[Data extracted from a collection]

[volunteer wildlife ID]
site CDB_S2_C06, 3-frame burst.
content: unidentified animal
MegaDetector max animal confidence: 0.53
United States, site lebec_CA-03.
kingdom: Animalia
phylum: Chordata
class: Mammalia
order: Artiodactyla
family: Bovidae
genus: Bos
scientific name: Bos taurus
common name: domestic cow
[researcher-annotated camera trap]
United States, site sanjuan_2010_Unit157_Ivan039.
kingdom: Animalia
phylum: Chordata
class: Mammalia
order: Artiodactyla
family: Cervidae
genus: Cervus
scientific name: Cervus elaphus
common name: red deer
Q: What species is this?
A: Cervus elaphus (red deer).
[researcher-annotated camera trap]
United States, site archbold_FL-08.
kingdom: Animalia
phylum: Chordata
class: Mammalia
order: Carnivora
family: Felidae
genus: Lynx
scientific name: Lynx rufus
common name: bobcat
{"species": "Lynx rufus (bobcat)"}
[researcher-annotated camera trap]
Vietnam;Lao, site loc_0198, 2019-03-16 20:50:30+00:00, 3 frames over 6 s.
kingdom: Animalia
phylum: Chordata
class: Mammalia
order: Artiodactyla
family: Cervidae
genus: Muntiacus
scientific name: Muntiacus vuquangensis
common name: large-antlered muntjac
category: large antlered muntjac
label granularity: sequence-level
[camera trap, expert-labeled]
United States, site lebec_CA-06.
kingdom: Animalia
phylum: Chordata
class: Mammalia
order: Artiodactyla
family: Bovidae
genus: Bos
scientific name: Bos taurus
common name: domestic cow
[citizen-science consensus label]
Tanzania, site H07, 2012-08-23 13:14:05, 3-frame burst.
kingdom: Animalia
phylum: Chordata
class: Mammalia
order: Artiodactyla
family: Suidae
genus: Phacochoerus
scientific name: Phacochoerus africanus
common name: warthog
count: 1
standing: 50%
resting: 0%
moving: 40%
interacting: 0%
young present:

> [GOAL OF THE EXERCISE]:
Retype every record above exactly as it appears.

> [YOUR SOLUTION]:
[volunteer wildlife ID]
site CDB_S2_C06, 3-frame burst.
content: unidentified animal
MegaDetector max animal confidence: 0.53
United States, site lebec_CA-03.
kingdom: Animalia
phylum: Chordata
class: Mammalia
order: Artiodactyla
family: Bovidae
genus: Bos
scientific name: Bos taurus
common name: domestic cow
[researcher-annotated camera trap]
United States, site sanjuan_2010_Unit157_Ivan039.
kingdom: Animalia
phylum: Chordata
class: Mammalia
order: Artiodactyla
family: Cervidae
genus: Cervus
scientific name: Cervus elaphus
common name: red deer
Q: What species is this?
A: Cervus elaphus (red deer).
[researcher-annotated camera trap]
United States, site archbold_FL-08.
kingdom: Animalia
phylum: Chordata
class: Mammalia
order: Carnivora
family: Felidae
genus: Lynx
scientific name: Lynx rufus
common name: bobcat
{"species": "Lynx rufus (bobcat)"}
[researcher-annotated camera trap]
Vietnam;Lao, site loc_0198, 2019-03-16 20:50:30+00:00, 3 frames over 6 s.
kingdom: Animalia
phylum: Chordata
class: Mammalia
order: Artiodactyla
family: Cervidae
genus: Muntiacus
scientific name: Muntiacus vuquangensis
common name: large-antlered muntjac
category: large antlered muntjac
label granularity: sequence-level
[camera trap, expert-labeled]
United States, site lebec_CA-06.
kingdom: Animalia
phylum: Chordata
class: Mammalia
order: Artiodactyla
family: Bovidae
genus: Bos
scientific name: Bos taurus
common name: domestic cow
[citizen-science consensus label]
Tanzania, site H07, 2012-08-23 13:14:05, 3-frame burst.
kingdom: Animalia
phylum: Chordata
class: Mammalia
order: Artiodactyla
family: Suidae
genus: Phacochoerus
scientific name: Phacochoerus africanus
common name: warthog
count: 1
standing: 50%
resting: 0%
moving: 40%
interacting: 0%
young present:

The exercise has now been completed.